■ **Teks Pilihan**:
= = = = = = =
Krisis Minyak Goreng, Pelajaran Berharga

Oleh : Asad Said Ali

Setelah mencapai kemakmuran melalui beberapa tahapan pembangunan lima tahunan, minyak goreng atau migor rupanya sudah menjadi bagian dari makanan pokok. Beragam makanan diproses mulai dari nasi, tahu , tempe, singkong, kentang dan seterusnya yang serba digoreng. Migor sudah menjadi cita rasa lidah yang sulit dipisahkan dari dunia kuliner nasional. Untung Indonesia sejak dua puluh tahun terakhir mampu swasembada minyak kelapa sawit dan bahkan pada tahun 2020 menjadi negara ekspotir terbesar.

Menurut sratistik, Indonesia paling tinggi menkonsumsi minyak goreng setara 14,2 metrik ton per tahun. Bandingkan dengan Amerika Serikat hanya 1.5 metrik ton, RRC 6.9 m ton dan Malaysia 3.6 metrik ton serta Mesir 1.6 m ton.  Jepang dan Rusia dibawah 1 metrik ton.Kebutuhan minyak goreng dalam negeri yang besar ini turut menjadi andil terjadinya  kelangkaan migor.
= = = = = = =
■ **Data yang Ditampilkan**:
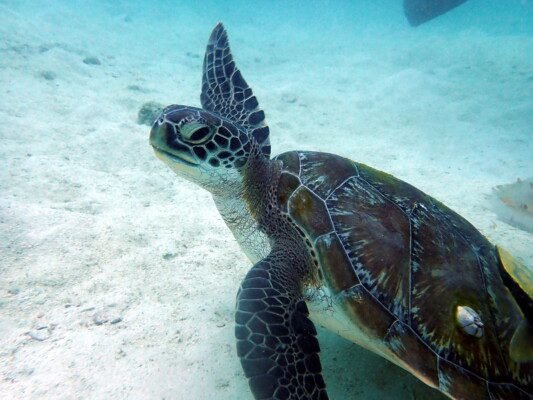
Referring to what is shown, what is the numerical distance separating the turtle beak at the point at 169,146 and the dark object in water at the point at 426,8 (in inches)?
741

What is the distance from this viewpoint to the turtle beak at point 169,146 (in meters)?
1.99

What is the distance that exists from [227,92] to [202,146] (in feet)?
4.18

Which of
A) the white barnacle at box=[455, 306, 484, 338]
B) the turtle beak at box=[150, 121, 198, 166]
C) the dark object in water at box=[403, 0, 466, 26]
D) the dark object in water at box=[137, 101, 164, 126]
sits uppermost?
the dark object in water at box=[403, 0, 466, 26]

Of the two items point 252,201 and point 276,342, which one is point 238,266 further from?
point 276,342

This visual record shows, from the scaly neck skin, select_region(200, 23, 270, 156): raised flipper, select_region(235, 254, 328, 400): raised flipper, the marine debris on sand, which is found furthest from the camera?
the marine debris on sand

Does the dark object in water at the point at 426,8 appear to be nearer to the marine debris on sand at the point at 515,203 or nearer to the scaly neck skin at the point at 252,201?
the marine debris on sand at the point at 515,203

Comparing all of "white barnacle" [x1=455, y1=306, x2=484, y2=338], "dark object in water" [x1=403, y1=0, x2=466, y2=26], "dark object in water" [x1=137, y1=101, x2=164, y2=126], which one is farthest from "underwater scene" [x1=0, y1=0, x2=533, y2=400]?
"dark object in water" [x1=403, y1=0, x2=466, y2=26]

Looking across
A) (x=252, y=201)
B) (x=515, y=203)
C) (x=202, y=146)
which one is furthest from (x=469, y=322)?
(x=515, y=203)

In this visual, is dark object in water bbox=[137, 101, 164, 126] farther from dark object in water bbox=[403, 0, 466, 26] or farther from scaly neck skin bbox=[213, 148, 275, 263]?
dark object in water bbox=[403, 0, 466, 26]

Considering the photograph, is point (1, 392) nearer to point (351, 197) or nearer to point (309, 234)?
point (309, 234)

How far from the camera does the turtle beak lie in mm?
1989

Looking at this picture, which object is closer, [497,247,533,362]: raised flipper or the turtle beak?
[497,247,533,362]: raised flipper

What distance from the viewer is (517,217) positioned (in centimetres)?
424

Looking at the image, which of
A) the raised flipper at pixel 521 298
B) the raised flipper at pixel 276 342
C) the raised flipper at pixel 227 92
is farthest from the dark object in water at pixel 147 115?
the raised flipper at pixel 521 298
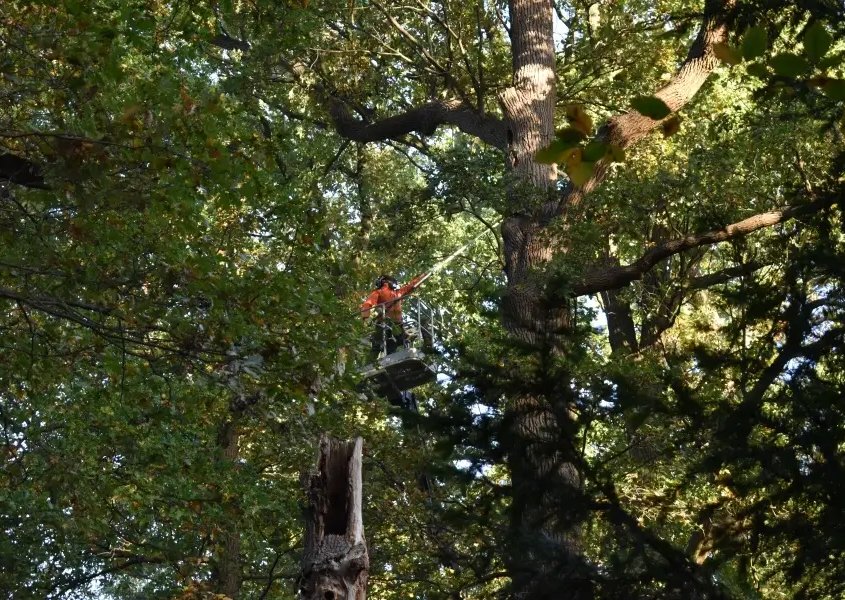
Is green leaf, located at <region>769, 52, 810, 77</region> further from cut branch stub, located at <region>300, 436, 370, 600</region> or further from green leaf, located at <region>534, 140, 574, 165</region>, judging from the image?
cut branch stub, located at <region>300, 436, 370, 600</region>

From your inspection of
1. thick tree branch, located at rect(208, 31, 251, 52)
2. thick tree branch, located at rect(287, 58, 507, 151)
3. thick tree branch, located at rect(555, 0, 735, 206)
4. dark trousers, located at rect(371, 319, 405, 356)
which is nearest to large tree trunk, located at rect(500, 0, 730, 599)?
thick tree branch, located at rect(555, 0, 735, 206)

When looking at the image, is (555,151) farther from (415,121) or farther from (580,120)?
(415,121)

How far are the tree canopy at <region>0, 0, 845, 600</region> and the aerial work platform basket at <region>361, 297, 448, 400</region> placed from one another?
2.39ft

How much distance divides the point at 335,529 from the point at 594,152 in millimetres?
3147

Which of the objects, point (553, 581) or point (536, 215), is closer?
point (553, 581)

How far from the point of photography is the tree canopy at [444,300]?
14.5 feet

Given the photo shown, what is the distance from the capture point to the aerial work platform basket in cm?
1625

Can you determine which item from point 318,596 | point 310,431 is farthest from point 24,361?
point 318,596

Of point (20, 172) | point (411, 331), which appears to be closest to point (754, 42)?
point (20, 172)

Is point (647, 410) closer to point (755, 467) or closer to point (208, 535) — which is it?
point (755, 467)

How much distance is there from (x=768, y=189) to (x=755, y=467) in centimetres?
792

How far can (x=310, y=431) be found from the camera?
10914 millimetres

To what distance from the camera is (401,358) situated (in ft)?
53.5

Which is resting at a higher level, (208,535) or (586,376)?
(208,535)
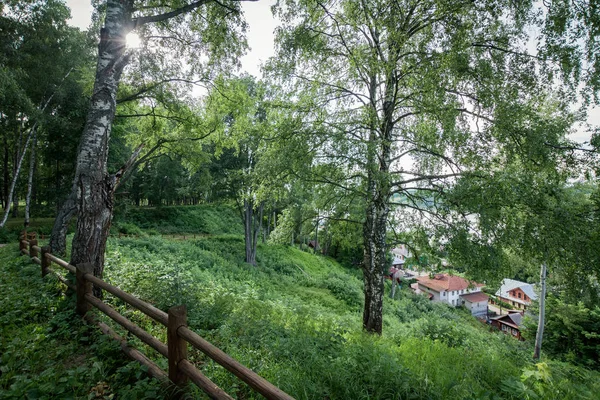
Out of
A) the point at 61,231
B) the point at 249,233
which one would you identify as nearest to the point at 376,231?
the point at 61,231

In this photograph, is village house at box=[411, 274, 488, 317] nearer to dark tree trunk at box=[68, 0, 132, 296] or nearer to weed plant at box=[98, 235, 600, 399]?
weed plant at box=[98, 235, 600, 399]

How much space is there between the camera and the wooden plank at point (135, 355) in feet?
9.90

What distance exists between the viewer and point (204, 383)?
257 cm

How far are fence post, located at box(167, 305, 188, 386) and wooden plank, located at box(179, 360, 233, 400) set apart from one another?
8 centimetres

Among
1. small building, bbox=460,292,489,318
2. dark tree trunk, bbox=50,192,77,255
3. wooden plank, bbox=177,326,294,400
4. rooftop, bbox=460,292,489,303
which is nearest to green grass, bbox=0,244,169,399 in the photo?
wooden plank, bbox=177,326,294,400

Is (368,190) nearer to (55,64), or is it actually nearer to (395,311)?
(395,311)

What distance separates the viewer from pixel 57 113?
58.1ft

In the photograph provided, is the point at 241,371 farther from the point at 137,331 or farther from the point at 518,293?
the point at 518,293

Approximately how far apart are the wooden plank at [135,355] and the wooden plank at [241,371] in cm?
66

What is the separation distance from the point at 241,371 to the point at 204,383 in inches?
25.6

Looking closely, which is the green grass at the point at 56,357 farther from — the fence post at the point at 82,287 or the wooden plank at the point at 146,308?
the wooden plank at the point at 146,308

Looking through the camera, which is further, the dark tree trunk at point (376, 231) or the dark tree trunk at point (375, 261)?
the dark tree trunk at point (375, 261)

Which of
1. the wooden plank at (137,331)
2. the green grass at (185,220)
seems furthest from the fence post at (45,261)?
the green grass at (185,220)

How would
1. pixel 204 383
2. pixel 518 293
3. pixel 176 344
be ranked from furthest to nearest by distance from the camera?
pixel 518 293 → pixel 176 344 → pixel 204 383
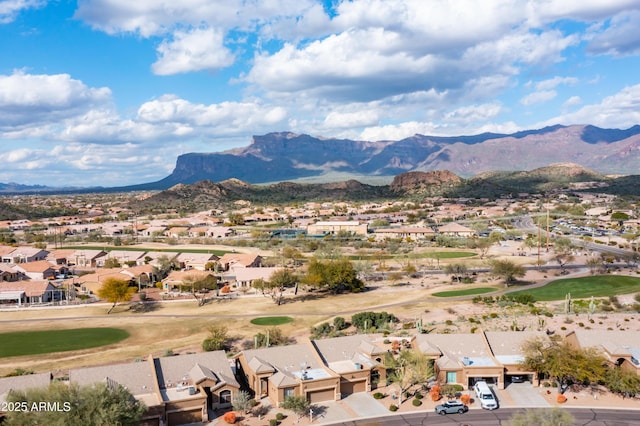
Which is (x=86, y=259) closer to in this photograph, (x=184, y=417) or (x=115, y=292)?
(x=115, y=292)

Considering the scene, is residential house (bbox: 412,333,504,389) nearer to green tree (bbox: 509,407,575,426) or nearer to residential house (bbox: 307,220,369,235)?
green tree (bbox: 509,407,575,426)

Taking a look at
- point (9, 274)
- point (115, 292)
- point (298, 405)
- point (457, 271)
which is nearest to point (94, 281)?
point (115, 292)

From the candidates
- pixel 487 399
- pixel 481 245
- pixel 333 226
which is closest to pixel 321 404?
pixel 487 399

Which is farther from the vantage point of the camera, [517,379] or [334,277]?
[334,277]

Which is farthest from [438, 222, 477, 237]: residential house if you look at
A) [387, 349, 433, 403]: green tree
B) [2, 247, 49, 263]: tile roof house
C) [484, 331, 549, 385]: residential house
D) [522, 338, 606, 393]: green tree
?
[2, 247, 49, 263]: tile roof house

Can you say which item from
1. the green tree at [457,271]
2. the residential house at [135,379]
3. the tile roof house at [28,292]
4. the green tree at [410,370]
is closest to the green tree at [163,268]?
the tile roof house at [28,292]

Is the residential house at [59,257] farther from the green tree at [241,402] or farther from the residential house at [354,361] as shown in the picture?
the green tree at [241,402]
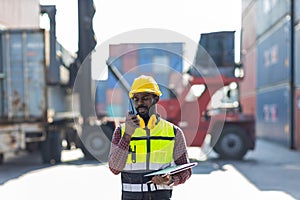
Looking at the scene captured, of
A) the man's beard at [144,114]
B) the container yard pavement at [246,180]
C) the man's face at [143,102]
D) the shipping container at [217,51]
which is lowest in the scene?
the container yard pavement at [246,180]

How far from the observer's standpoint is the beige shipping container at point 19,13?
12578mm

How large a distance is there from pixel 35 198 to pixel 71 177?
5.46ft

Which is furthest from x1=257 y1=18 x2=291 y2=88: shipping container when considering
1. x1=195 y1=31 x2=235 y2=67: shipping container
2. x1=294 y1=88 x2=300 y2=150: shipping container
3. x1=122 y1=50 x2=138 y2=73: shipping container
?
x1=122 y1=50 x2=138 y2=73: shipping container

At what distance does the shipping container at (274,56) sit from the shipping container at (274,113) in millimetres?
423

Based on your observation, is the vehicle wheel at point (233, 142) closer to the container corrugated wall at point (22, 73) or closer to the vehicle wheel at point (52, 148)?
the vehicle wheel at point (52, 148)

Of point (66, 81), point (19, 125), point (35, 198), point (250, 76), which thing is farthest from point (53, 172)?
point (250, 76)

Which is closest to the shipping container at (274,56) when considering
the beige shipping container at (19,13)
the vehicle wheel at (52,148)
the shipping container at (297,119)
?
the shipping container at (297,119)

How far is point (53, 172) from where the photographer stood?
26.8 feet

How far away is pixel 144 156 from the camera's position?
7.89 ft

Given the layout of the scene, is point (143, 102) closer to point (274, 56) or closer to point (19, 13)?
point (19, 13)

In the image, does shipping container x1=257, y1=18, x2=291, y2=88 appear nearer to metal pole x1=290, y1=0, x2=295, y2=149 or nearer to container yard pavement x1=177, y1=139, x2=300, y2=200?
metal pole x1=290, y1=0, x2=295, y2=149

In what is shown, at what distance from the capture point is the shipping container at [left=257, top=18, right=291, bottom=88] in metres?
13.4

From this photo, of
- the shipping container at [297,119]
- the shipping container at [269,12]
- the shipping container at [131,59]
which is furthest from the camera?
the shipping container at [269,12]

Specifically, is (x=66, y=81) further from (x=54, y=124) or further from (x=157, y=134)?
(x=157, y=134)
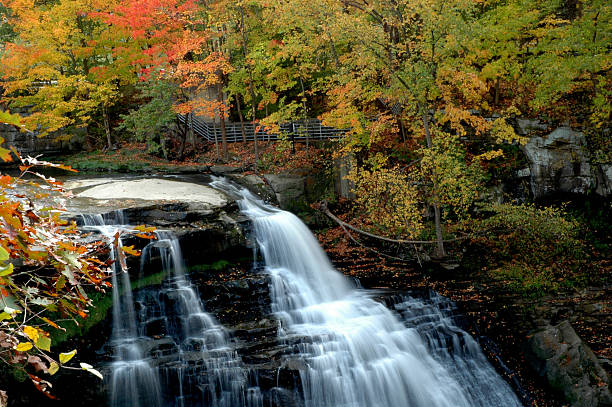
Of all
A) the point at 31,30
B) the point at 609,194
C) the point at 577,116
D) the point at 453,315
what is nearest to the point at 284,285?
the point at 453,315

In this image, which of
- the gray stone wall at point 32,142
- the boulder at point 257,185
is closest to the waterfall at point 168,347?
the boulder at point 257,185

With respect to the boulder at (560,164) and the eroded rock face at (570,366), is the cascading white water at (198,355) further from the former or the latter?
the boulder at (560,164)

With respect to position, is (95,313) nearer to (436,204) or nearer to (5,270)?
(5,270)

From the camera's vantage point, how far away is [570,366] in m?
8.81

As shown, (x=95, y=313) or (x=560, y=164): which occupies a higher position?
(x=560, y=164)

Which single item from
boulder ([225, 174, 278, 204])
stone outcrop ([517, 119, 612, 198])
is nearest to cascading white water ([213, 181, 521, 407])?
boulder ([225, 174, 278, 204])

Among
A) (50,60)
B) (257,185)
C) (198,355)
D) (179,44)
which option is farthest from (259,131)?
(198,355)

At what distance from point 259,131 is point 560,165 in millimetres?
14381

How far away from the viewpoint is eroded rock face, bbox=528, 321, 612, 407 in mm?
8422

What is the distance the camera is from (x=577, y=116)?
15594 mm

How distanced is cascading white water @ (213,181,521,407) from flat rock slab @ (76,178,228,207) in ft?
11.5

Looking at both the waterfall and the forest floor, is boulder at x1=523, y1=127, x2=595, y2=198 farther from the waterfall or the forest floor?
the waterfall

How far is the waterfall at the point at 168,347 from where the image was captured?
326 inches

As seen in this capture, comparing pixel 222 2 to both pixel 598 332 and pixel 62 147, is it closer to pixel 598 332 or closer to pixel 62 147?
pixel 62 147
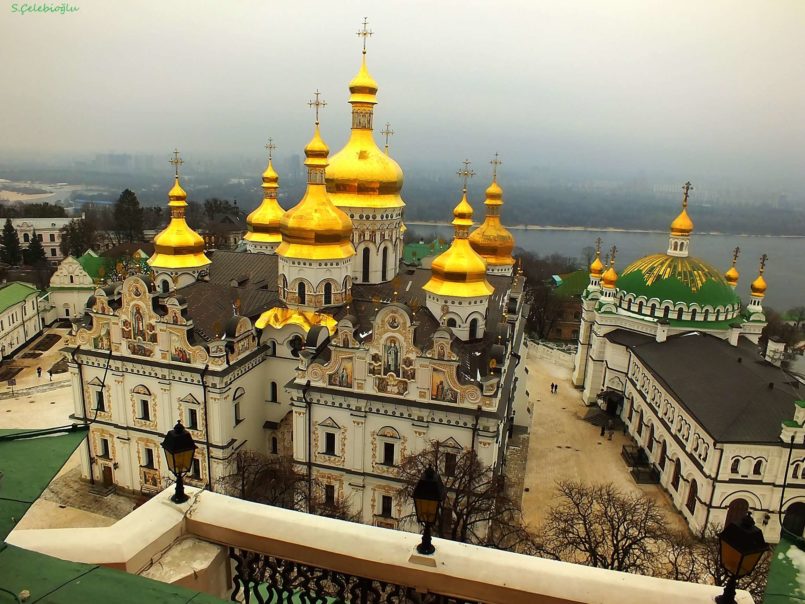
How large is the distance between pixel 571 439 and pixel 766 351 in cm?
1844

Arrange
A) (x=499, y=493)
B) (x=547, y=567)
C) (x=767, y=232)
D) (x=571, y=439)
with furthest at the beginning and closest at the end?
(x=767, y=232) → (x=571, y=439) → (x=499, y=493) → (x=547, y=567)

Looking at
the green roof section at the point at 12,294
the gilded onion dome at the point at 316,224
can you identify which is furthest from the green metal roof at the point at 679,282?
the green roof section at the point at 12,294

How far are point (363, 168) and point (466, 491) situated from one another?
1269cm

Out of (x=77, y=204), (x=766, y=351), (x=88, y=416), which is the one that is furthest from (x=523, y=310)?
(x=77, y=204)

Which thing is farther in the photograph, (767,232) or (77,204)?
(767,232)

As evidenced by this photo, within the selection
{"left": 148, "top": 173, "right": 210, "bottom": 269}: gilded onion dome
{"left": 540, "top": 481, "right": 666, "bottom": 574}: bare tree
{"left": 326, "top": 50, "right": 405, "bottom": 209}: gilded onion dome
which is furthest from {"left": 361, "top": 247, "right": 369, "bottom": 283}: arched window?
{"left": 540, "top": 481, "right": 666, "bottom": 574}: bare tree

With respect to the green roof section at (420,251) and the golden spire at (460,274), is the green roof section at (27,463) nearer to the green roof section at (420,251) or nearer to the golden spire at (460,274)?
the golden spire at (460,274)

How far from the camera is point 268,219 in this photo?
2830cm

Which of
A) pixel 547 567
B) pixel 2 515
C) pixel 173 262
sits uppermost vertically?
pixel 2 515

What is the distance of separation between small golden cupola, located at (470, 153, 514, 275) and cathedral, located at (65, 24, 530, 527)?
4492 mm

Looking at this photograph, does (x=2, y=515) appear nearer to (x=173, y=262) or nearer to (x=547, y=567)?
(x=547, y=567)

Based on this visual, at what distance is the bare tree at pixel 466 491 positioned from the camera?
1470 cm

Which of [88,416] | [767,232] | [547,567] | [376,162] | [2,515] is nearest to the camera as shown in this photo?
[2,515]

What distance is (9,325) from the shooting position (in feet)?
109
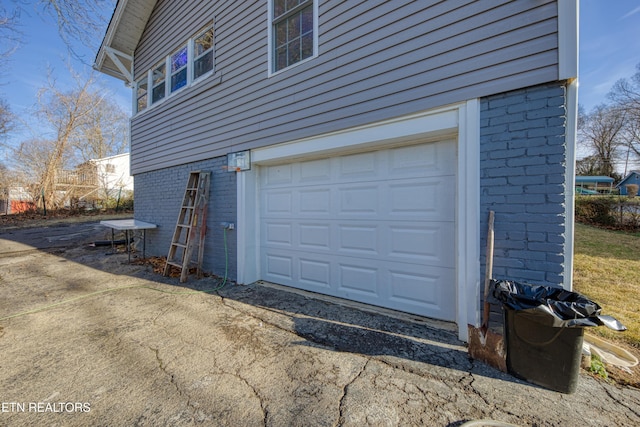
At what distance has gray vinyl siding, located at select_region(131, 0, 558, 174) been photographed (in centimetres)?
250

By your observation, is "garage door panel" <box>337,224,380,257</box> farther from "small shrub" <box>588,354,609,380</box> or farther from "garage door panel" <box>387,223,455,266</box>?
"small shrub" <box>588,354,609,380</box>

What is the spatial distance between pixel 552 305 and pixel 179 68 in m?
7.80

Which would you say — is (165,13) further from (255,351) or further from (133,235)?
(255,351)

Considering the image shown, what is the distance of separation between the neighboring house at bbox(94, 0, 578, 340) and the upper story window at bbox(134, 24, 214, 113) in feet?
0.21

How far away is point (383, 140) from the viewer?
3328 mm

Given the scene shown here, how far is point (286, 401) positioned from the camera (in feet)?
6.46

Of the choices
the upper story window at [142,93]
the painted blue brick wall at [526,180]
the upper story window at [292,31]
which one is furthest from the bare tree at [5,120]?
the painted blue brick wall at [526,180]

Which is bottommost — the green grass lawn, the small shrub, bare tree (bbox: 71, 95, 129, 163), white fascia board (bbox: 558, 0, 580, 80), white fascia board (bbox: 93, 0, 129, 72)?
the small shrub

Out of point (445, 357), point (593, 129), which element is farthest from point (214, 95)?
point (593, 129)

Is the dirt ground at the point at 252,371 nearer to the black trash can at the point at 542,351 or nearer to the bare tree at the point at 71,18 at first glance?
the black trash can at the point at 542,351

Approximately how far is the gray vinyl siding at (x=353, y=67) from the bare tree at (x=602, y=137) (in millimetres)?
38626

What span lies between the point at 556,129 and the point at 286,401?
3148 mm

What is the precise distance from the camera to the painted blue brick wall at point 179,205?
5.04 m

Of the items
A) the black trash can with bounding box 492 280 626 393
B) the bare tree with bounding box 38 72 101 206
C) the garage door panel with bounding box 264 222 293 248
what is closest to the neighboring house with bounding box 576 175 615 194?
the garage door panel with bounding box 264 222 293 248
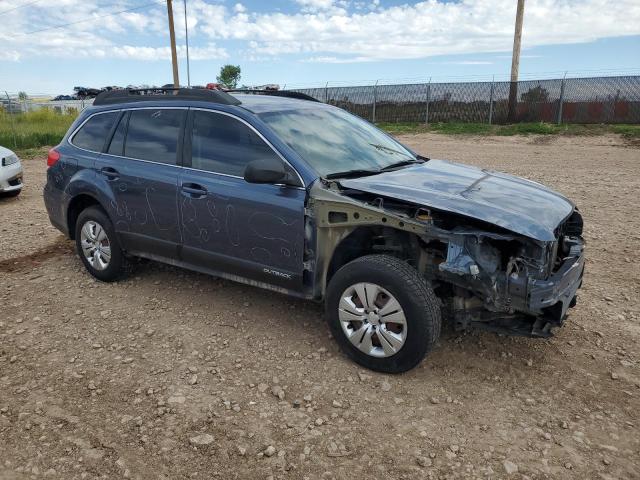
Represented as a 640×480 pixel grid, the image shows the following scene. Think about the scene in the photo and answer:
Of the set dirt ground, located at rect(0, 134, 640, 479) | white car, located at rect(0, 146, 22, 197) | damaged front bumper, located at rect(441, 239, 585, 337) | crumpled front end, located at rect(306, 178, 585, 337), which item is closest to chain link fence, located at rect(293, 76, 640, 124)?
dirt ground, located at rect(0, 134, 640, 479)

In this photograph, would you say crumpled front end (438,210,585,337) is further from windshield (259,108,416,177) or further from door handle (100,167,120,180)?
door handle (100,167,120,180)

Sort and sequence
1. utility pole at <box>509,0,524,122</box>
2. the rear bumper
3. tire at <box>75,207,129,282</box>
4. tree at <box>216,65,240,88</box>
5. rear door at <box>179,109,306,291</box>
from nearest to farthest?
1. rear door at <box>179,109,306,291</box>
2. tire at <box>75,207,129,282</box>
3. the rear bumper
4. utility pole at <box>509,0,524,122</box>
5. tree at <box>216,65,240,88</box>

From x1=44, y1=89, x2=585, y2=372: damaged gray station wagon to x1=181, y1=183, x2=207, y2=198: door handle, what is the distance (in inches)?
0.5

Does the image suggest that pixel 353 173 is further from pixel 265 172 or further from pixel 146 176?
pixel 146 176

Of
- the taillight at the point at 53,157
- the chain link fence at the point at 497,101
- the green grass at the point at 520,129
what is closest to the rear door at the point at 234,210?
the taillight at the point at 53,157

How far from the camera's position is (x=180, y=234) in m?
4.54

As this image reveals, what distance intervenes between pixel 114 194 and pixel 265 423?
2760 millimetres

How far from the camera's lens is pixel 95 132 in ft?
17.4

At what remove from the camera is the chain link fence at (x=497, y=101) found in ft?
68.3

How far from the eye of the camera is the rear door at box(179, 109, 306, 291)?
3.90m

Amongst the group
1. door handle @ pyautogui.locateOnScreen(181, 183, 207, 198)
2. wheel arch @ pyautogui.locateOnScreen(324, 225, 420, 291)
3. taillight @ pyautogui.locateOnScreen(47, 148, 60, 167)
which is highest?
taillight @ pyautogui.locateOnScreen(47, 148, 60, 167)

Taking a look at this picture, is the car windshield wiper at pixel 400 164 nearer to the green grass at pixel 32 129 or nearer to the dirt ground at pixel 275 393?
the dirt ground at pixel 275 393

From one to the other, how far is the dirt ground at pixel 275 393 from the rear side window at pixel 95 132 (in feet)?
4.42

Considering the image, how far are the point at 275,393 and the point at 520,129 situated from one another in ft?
= = = = = = =
Kutip bagian teks tentang krisis minyak goreng yang dimulai dengan "Menurut sratistik, Indonesia" dan berlanjut sampai "terjadinya  kelangkaan migor.", tanpa mengubah satu kata pun. Baris-baris di atas tidak ada hubungannya dengan teks.

Menurut sratistik, Indonesia paling tinggi menkonsumsi minyak goreng setara 14,2 metrik ton per tahun. Bandingkan dengan Amerika Serikat hanya 1.5 metrik ton, RRC 6.9 m ton dan Malaysia 3.6 metrik ton serta Mesir 1.6 m ton.  Jepang dan Rusia dibawah 1 metrik ton.Kebutuhan minyak goreng dalam negeri yang besar ini turut menjadi andil terjadinya  kelangkaan migor.